- _Task statement_:
In the forum thread below about restoring a mill, what paint was USNFC originally looking for at Lowes?

- _Source extract_:
And it used to be green with the racing stripe...the horrible blue is a poor paint over.  I'm going to strip and go with hammered gray.


----------



## tertiaryjim (Apr 13, 2016)

Looks like a solid and handy machine tho I nearly fainted when I saw the hammer marks on the knee.


----------



## USNFC (Apr 14, 2016)

Yeah, that broke my heart to see.  I figure I can work down the high spots and it shouldn't be an issue, but I know it's going to bother me everytime I see it.


----------



## USNFC (Apr 16, 2016)

I made quite a bit of progress this weekend so far.  I decided to go ahead and add an x-axis powerfeed while I was freshening up.  Upon disassembling and cleaning, I found there to be no wear on the screws, and minimal on the ways.  Backlash is next to nothing as well...a very nice machine.  Anyway, here are some pictures.


----------



## Ulma Doctor (Apr 16, 2016)

nice mill 
i like your choice of color!


----------



## USNFC (Apr 16, 2016)

Thanks, I actually went to Lowes looking for Rustoleum Hammered Green, because it was supposed to be the closest color to the original, but they didn't have Hammered Green.  I saw the Hammered Grey, and snagged all 6 cans they had.  I'm actually glad they didn't have the green.  I stripped everything except the column.  I didn't want to remove all of the filler on that, because.....well, because it seemed like a lot of work!  But seriously, I didn't think it looked too bad, so I primed and painted over it.  I used the etching primer, so it should stick ok.  If not, then I will be repainting in 20 yrs....I'm ok with that haha.

- _Source information_:

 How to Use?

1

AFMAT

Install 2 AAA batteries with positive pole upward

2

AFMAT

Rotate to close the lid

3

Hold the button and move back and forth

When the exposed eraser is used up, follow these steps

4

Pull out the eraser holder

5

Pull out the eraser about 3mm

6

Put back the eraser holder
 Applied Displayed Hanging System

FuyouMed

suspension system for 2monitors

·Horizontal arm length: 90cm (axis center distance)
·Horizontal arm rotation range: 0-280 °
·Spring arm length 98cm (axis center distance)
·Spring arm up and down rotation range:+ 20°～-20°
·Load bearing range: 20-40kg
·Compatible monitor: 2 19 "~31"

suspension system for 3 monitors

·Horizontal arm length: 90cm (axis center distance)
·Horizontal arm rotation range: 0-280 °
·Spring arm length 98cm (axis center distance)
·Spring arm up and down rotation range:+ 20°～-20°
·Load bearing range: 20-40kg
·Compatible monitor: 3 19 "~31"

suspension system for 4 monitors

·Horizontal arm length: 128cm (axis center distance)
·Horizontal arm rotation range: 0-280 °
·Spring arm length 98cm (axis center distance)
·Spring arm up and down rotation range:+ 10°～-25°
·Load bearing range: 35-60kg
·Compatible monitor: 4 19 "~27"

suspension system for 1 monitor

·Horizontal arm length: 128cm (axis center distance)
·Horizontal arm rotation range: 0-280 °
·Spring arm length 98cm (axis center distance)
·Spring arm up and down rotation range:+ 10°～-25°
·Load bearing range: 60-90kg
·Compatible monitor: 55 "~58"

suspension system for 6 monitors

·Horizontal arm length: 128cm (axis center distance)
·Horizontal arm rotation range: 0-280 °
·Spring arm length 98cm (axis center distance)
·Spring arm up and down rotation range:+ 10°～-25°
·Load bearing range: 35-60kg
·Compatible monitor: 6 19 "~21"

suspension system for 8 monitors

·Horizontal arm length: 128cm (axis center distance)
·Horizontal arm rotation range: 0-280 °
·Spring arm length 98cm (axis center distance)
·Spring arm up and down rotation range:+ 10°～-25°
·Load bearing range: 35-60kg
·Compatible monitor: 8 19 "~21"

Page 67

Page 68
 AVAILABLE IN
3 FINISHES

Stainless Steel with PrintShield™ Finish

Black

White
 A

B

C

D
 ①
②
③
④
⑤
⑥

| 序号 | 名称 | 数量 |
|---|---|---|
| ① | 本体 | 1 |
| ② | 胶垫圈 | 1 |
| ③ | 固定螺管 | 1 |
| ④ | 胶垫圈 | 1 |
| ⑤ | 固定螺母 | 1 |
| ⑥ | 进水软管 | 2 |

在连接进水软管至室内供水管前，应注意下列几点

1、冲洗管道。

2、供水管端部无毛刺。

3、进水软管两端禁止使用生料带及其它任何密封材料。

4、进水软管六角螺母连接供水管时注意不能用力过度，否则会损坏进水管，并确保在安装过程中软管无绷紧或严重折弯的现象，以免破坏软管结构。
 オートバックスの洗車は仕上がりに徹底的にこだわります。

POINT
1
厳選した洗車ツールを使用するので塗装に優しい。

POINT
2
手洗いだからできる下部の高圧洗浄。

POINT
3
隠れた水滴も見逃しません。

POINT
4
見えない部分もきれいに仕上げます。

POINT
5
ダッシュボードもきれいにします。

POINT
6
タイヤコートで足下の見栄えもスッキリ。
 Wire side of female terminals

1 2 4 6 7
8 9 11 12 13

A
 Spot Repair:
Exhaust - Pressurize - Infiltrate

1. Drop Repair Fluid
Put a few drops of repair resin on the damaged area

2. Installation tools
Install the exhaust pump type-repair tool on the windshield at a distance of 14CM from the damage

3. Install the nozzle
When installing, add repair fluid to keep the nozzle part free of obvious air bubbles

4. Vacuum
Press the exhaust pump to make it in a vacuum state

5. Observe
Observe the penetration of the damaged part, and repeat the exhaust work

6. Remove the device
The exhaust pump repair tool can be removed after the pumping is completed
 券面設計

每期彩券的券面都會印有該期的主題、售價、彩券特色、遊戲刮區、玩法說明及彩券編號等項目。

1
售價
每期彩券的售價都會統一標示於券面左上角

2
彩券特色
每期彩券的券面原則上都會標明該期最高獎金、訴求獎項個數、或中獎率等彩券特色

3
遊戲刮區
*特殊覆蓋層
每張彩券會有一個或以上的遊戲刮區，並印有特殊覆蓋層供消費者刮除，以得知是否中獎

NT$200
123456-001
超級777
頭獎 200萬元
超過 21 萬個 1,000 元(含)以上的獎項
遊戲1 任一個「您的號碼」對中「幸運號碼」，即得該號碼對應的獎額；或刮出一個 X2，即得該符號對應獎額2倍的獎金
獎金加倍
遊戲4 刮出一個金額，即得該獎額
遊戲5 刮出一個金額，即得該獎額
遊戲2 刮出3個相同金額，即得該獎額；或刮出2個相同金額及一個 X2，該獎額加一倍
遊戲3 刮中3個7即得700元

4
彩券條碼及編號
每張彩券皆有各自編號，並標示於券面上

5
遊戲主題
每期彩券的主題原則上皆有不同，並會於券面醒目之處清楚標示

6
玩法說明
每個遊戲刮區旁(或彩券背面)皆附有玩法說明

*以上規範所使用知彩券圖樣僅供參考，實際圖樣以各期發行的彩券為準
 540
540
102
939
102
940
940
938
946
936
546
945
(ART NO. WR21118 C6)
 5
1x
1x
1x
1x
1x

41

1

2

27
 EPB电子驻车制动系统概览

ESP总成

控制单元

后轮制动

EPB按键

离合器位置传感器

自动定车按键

- _Result below_:
Rustoleum Hammered Green